If one attribute can be accessed through another, that other attribute is treated as a member property of the current attribute. For example, Age and Marital Status are additional properties for our Customer attribute. Table 5.3 describes the properties of Relationship that can be used in the conceptual model.

Table 5.3. Properties of `Relationship`
Property	Description
`RelationshipType`	Defines the rules for modifying the key value of a member of related attribute. This property can be set to one of the two values:
	`Rigid`: The key value of the related attribute and current attribute are bound together and can’t change without a full reprocessing of the dimension. In our example, `Gender` can be defined as a dependent attribute with a rigid relationship, because it won’t change in the dimension.
	`Flexible`: The key of a dependent attribute, and therefore the whole member of the dependent attribute, can be changed at any time. In our example, the `Marital Status` property is a dependent attribute with a flexible relationship because it will periodically change (unfortunately).
`Cardinality`	Defines the nature of the relationship of the key of related attributes when those members are used as member properties.
	`One-to-One`: There is one (and only one) member of the current attribute that relates to each member of the related attribute. For example, if we were associating the names of months with the numbers that represent their order in the year, we would have a one-to-one relationship.
	`One-to-Many`: One of the members of the related attribute can be used as a property of various members from the current attribute. For example, member `Married` from attribute `Marital Status`, can be applied to many members of `Customer` attribute. One-to-many cardinality is much more frequently used than one-to-one.
`Optionality`	Defines the relationship of sets of members in the related attribute and in the current attribute. You can’t set this property through the Dimension Editor; use DDL.
	`Mandatory`: For each member of the related attribute, there is at least one member of the current attribute that references that member. For example, each state has to have at least one city.
	`Optional`: For some of the members of the related attribute, there might not be any member of the current attribute that references that attribute. For example, there are cities that don’t have any stores.
`Name` and `Translations`	When the related attribute is used as a member property of the current attribute, usually the name of the property of the current attribute is the same as the name of the related attribute. For example, when the `Gender` attribute is used as a property of the `Customer` attribute, we say that the `Customer` attribute has a property, `Gender`. However, if we want the property of the `Customer` attribute to be known as `Sex` rather than `Gender`, we define the name in the relationship as “Sex.”
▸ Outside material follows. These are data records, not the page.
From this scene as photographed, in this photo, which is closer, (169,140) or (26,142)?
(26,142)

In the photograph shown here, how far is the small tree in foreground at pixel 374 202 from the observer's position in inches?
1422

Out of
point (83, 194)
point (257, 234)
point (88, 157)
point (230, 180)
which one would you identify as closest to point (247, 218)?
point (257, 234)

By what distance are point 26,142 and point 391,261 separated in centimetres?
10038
`Visibility`	Determines whether the related attribute is accessible to the user as a member property for the current attribute.
	`False:` The related attribute can’t be used as a member property of the current attribute.
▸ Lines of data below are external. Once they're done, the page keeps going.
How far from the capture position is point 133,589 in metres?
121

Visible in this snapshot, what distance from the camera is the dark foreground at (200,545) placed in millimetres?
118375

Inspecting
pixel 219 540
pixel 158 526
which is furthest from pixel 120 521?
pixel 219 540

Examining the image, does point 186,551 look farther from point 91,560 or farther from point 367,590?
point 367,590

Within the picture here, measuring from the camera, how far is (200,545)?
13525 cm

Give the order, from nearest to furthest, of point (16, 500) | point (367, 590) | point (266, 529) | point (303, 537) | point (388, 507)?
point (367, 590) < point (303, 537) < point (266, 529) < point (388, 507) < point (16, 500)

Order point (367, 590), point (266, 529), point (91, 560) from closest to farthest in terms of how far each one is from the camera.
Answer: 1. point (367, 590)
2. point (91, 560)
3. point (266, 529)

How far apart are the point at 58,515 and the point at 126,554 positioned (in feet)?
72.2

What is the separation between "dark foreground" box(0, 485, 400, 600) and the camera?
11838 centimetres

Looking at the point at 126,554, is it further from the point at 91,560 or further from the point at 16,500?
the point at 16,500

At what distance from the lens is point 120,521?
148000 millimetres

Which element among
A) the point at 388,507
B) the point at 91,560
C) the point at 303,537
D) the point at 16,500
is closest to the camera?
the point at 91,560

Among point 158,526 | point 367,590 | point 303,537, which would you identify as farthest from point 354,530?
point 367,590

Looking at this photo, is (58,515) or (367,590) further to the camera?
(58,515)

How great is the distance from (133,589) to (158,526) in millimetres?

	`True`: The user can access the related attribute as a member property of the current attribute.

In Figure 5.3 you can see a diagram of the Customer dimension that shows the relationships of attributes and the properties of those relationships:

In terms of Type, you can see a Rigid relationship, indicated by a solid line, between Customer ID and Gender.
A Flexible type is indicated by a dotted line. You can see a Flexible relationship between Customer ID and Marital Status.
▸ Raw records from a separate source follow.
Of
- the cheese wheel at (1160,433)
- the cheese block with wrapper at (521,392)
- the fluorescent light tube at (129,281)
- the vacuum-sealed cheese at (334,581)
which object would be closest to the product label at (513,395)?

In terms of Cardinality, One-to-Many is indicated by a triangle in the middle of the relationship line. You have a one-to-many relationship for most attribute relationships.
A One-to-One cardinality is indicated by a diamond in the middle of the line. There is only one example of a one-to-one relationship, that between the Customer ID and Address attributes. (That’s true in our FoodMart 2008 database, although in reality you could have two customers who live at the same address.)
A Mandatory relationship is indicated by a V sign and the end of a line. You can see a mandatory relationship between the City and State Province attributes.
An Optional relationship (most of the relationships in Figure 5.3 ) is indicated by an absence of symbols.

Figure 5.3. The Customer dimension has different attributes with different types of relationships.